I am running into the same issue. Attempting to enable audit logging and getting a permissions error as the root user. permissions on the directory are root:root 0750. This is on Vault 1.6.0
As @Wolfsrudel mentioned earlier in this thread, typically Vault is running under a vault
account, with permissions mostly targeted at reading its own config files.
Are you sure the Vault process is running under the root
account? You created this environment yourself, as opposed to using an official repo? And it’s definitely this exact “sanity check” type of error? On that, just wondering whether it might be an issue with the permissions associated with your token.

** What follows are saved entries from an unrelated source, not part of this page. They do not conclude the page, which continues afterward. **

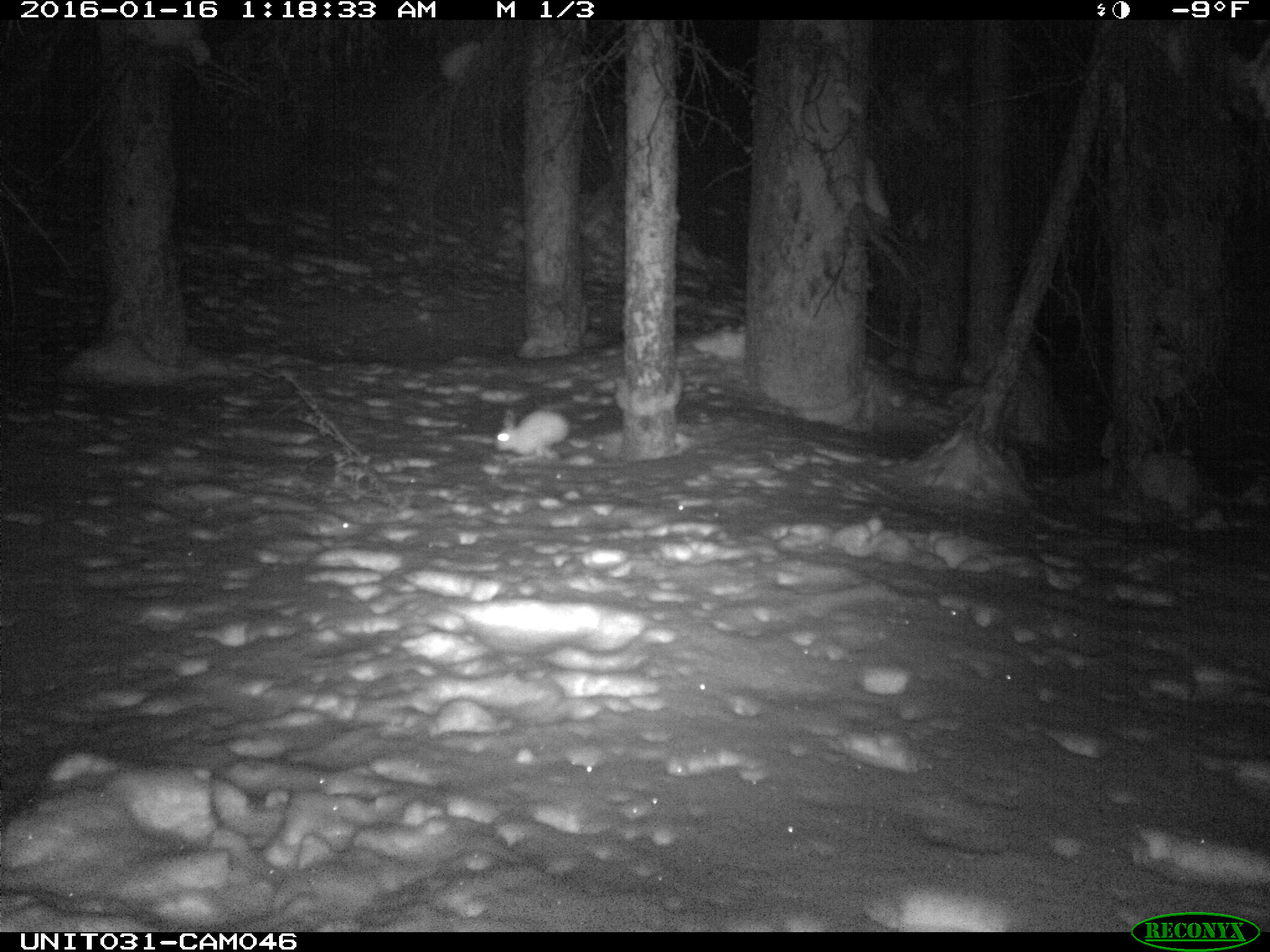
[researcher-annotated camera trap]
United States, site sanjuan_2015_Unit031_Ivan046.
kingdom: Animalia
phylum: Chordata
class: Mammalia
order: Lagomorpha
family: Leporidae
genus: Lepus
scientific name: Lepus americanus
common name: snowshoe hare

Vault was running under the vault user. I changed it to root and am still getting the same error:
* sanity check failed; unable to open "/var/log/vault.d/vault_audit.log" for writing: mkdir /var/log/vault.d: permission denied
I am using a root token.
I do not have this issue on another vault instance running 1.5.4
H’m. I’d recommend going back to running under the vault
account, and set-up that file structure ahead of time. So:
- Check the permissions on
/var/log
- It might be read and write for
root
, andadm
group - Add
vault
to theadm
group orsyslog
or a new group… However you want to do it sudo mkdir /var/log/vault.d
sudo touch /var/log/vault.d/vault_audit.log
sudo chown -R vault:vault /var/log/vault.d
- Then try to enable your audit device again
Thanks. Looks like the issue was the /var/log/vault.d
was owner by vault
.
As it says @jlj7 its better to use the vault user, and besides his solution, I think you can also add to the vault.service the line
[Service]
LogsDirectory=vault
this will automatically add the directory /var/log/vault and give permissions to be used by vault
I had the same issue, I am using storage type: RAFT across a few servers. In the end I did the following:
On all servers in the cluster:
touch /var/log/vault_audit.log
chmod 644 /var/log/vault_audit.log
chown vault:vault /var/log/vault_audit.log
Then I found the leader and executed the following there:
To find the leader
vault operator raft list-peers
Execute on the leader to enable audit log
vault audit enable file file_path=/var/log/vault_audit.log
You may need to restart and unseal vault to see the logs on the leader (only the leader generates logs)
tail -f /var/log/vault_audit.log
I’m not 100% sure you “have to” run this on the leader but that is what I did.
Hello All,
Can someone help me here
I want to apply below password restriction policy to the Cipher AD. Can someone help me here for the CLI commands
length = 14
rule “charset” {
charset = “abcdefghijklmnopqrstuvwxyz”
min-chars = 1
}
rule “charset” {
charset = “ABCDEFGHIJKLMNOPQRSTUVWXYZ”
min-chars = 1
}
rule “charset” {
charset = “0123456789”
min-chars = 1
}
rule “charset” {
charset = “#$_@”
min-chars = 1
}
Please do not post new questions in old unrelated topics. It just makes for a confusing experience for everyone. Start a new topic for a new unrelated question.